5 minute read

The Last Word

What Is Next, and the Rise of Textualism

The Last Word Editor: Mark R. Parthemer, Glenmede, 222 Lakeview Avenue, Suite 1160, West Palm Beach, FL 33401.

I recently reconnected with a friend who was in a serious dating relationship when we last spoke. I asked him how the relationship was going, and he said that he called it off because they couldn’t agree on the definition of “next.”

I began writing this issue’s column on a Saturday during football season. If I shared that my favorite professional football team is playing their archrivals “next Sunday,” I suspect readers would understand the game was in eight days, not tomorrow. According to dictionary. cambridge.org, “next” means the first thing or person immediately after the present thing or person.

But how do we reconcile this with the common understanding in this scenario? You are driving a car on the highway. A passenger is navigating and tells you to take the next exit. Is that the next one you come to or the one after that? The answer may be the unspoken rule that the first exit (Sunday) you come to is “this” exit (Sunday), and the one after that is the next one. Why? Because it is the one immediately after the present one.

This brings us to the point of this issue’s column—the interpretation of law. Do we focus solely on the ordinary meaning of the legal text or consider non-textual sources? This translates into whether we focus on what the words mean to ordinary readers (textualism) versus what the words mean to the legislators who passed the law (intentionalism).

Seeking to interpret through the text alone is the essence of textualism. The emphasis of textualism is on the ordinary public meaning of words at the time of enactment. See, e.g., Bostock v. Clayton Cnty., 140 S. Ct. 1731, 1738 (2020) (Gorsuch, J.) (looking for the “ordinary public meaning” of Title VII’s prohibition on discrimination because of “sex”); New Prime Inc. v. Oliveira, 139 S. Ct. 532, 539 (2019) (Gorsuch, J.) (looking for the ordinary meaning of “contract of employment”).

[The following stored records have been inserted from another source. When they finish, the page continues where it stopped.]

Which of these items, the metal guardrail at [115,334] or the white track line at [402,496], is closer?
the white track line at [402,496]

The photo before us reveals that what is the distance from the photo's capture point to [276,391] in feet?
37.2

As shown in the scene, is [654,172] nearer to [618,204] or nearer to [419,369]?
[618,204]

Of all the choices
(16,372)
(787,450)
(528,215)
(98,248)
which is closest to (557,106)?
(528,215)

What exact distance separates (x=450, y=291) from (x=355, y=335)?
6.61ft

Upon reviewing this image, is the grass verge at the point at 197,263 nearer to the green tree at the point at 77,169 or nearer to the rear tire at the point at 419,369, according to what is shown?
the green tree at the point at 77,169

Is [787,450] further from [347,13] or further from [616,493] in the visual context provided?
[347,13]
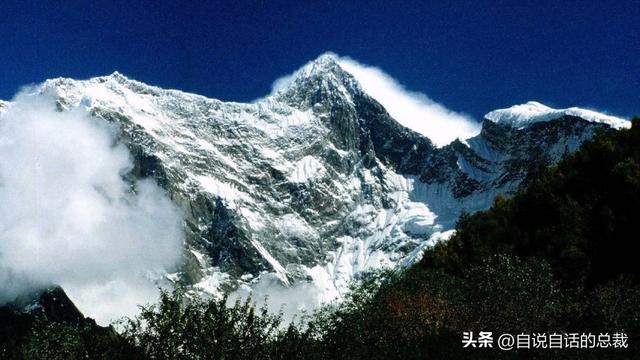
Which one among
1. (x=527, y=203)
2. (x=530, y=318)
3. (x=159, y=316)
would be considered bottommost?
(x=159, y=316)

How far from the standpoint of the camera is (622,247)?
6975 cm

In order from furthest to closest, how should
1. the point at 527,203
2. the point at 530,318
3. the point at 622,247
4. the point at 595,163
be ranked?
the point at 527,203, the point at 595,163, the point at 622,247, the point at 530,318

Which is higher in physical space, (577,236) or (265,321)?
(577,236)

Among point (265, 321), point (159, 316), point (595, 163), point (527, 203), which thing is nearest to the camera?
point (159, 316)

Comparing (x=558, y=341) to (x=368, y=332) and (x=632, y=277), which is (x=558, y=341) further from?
(x=632, y=277)

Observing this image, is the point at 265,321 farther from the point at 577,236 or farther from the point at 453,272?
the point at 453,272

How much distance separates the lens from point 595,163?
82062mm

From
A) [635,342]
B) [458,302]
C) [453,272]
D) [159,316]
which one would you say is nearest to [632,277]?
[458,302]

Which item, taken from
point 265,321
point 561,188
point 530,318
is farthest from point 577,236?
point 265,321

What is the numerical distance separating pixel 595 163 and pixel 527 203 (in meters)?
9.78

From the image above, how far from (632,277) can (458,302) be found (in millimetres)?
17141

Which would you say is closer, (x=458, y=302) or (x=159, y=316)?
(x=159, y=316)

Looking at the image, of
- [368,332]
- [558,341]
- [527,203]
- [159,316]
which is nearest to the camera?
[159,316]

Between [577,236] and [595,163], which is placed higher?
[595,163]
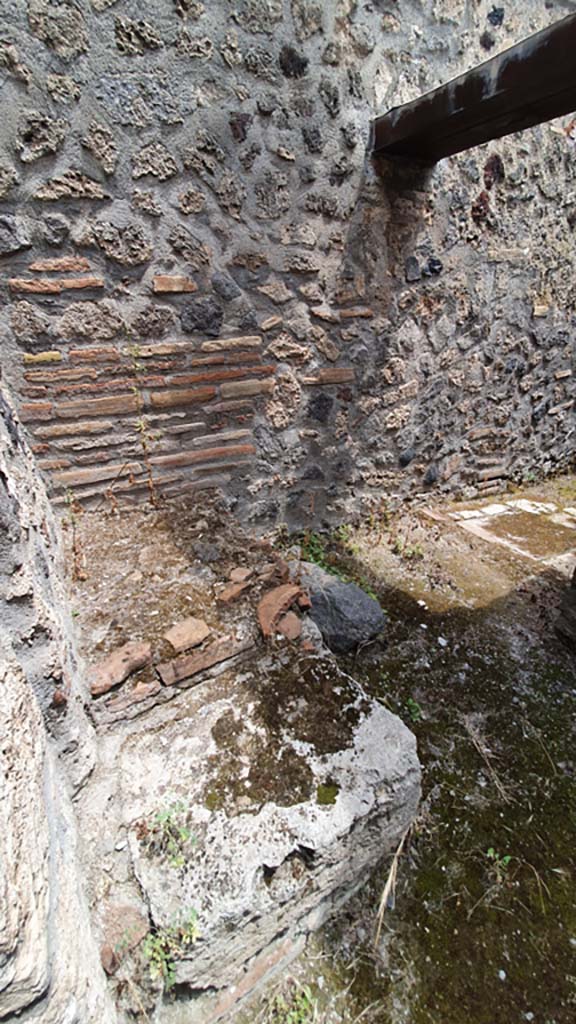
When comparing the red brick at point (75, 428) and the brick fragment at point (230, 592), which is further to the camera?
the red brick at point (75, 428)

We can examine how the law understands post-positive modifiers attached to certain antecedents. For example, “The general saw the first shot through the binoculars.” What does “through the binoculars” modify? Did the general observe via binoculars the first shot, or did the general observe the first shot to pierce the binoculars?

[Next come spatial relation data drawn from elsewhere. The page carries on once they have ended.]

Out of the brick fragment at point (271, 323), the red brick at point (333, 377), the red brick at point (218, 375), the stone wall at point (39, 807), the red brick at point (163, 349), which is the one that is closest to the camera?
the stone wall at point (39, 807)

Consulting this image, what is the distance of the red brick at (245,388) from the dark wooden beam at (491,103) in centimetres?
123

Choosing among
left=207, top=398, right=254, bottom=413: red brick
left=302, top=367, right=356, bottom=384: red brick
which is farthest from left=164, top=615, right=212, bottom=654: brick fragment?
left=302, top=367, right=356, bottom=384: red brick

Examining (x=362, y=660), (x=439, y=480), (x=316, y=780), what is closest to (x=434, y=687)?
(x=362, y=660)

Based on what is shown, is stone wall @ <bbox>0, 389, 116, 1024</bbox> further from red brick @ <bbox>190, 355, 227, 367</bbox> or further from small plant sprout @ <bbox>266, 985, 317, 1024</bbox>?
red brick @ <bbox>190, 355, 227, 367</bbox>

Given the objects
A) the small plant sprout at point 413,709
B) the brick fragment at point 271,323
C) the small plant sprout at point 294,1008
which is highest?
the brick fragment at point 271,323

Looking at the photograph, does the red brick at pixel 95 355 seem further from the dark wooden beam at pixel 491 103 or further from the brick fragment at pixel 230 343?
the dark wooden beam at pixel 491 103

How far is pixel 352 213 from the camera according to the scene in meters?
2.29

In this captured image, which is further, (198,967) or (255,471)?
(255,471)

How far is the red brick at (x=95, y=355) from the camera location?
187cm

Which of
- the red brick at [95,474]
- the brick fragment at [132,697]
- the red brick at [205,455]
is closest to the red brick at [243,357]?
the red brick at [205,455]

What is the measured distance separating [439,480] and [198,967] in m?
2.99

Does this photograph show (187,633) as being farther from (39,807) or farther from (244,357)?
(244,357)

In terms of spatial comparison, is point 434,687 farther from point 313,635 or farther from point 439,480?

Canons of construction provide rules helpful for reliably interpreting statutes. In this case, it would be the series-qualifier canon. And this was a matter of critical importance in a recent Supreme Court case. In Facebook, Inc. v. Duguid, 592 U.S. 395 (2021), an issue arose on the interpretation of a provision of the Telephone Consumer Protection Act. The relevant part of the statute reads “to store or produce telephone numbers to be called, using a random or sequential number generator.” 47 U.S.C. § 227(a)(1). The parties agreed that “using a random or sequential number generator” modified “produce”; the issue was whether it also modified “store.”

For users who opt-in, Facebook has a technology that will send an alert when there is an attempt to log into one’s account from an unknown device or browser. Duguid received several notifications, even though he never had a Facebook account. Unable to stop the notifications, he brought a putative class action suit against Facebook. Like watching the ball in a tennis match go back and forth, the lower court ruled in favor of Facebook, the Court of Appeals reversed, and the Supreme Court reversed the reversal.

The Court’s holding strongly relied on the series-qualifier canon. Eight justices joined in the opinion. Justice Sonia Sotomayor wrote the following:

Under conventional rules of grammar, “[w]hen there is a straightforward, parallel construction that involves all nouns or verbs in a series,” a modifier at the end of the list “normally applies to the entire series.”

592 U.S. at 402, quoting A. Scalia & B. Garner, Reading Law: The Interpretation of Legal Texts 147 (2012) (Scalia & Garner).

Standing alone, Justice Alito concurred in the judgment but disagreed with the reliance on this canon. He expressed concern that judges throughout the system would begin applying the canon in a toorule-like fashion, ignoring how common understanding informs the way we read words. Id. at 413. He may not be wrong.

For anyone interested in studying this subject’s nuance in greater detail, I strongly recommend Adam G. Crews, The So-Called Series-Qualifier Canon, 116 Nw. U. L. Rev. Online 198 (2021). Crews, citing a law review article written by now Harvard Law professor and then Columbia Law professor John Manning, proclaimed Justice Scalia as one of the clearest and most influential voices for modern textualism, and described textualism’s goal as identifying an objectified intent —the intent that a reasonable person would gather from the text of the law, versus the subjective intent, such as the intent of the legislature. Id. at 202, citing John F. Manning, Textualism as a Nondelegation Doctrine, 97 Colum. L. Rev. 673 (1997). Textualism and a reliance on canons have taken root in the current Supreme Court. No one can know in advance where this may lead.